#### TASK PROMPT:
Format the lines of data starting at the line containing "In this scene here, of the presented options" and ending at the line containing "Across the items" as a JSON list of strings, one string per line and blank lines omitted. Include both of those lines and nothing outside this range.
[start of DATASET ROWS]
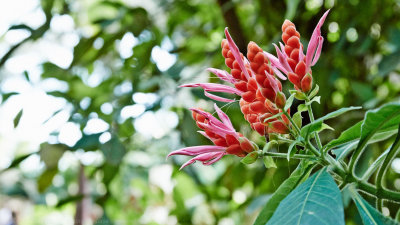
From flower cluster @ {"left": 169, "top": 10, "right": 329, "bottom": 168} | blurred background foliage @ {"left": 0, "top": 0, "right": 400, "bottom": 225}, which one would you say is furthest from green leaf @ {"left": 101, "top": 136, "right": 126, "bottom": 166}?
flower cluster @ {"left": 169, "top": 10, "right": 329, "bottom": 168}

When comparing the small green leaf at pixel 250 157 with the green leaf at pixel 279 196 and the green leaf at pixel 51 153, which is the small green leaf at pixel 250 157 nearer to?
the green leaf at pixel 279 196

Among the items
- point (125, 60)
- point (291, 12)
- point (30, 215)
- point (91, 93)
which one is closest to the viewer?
[end of DATASET ROWS]
[start of DATASET ROWS]
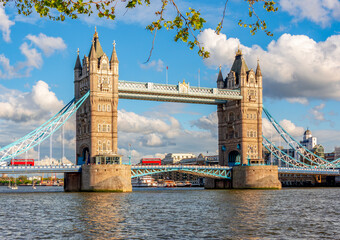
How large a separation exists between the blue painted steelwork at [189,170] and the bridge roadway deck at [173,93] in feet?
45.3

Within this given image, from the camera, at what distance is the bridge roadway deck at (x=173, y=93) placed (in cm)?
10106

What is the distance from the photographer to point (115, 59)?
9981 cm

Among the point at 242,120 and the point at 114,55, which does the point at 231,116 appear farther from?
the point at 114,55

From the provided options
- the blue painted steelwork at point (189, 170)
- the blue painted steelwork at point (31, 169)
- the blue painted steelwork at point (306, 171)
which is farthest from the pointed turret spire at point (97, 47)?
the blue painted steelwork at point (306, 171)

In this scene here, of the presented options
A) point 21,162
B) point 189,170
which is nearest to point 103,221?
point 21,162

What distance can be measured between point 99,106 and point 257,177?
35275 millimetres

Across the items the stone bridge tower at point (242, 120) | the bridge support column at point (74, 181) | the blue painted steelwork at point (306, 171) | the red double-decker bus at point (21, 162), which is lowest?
[end of DATASET ROWS]
#### ANSWER TO THE EXERCISE:
[
  "In this scene here, of the presented options",
  "A) point 21,162",
  "B) point 189,170",
  "which is nearest to point 103,221?",
  "point 21,162",
  "What distance can be measured between point 99,106 and point 257,177?",
  "35275 millimetres",
  "Across the items the stone bridge tower at point (242, 120) | the bridge support column at point (74, 181) | the blue painted steelwork at point (306, 171) | the red double-decker bus at point (21, 162), which is lowest?"
]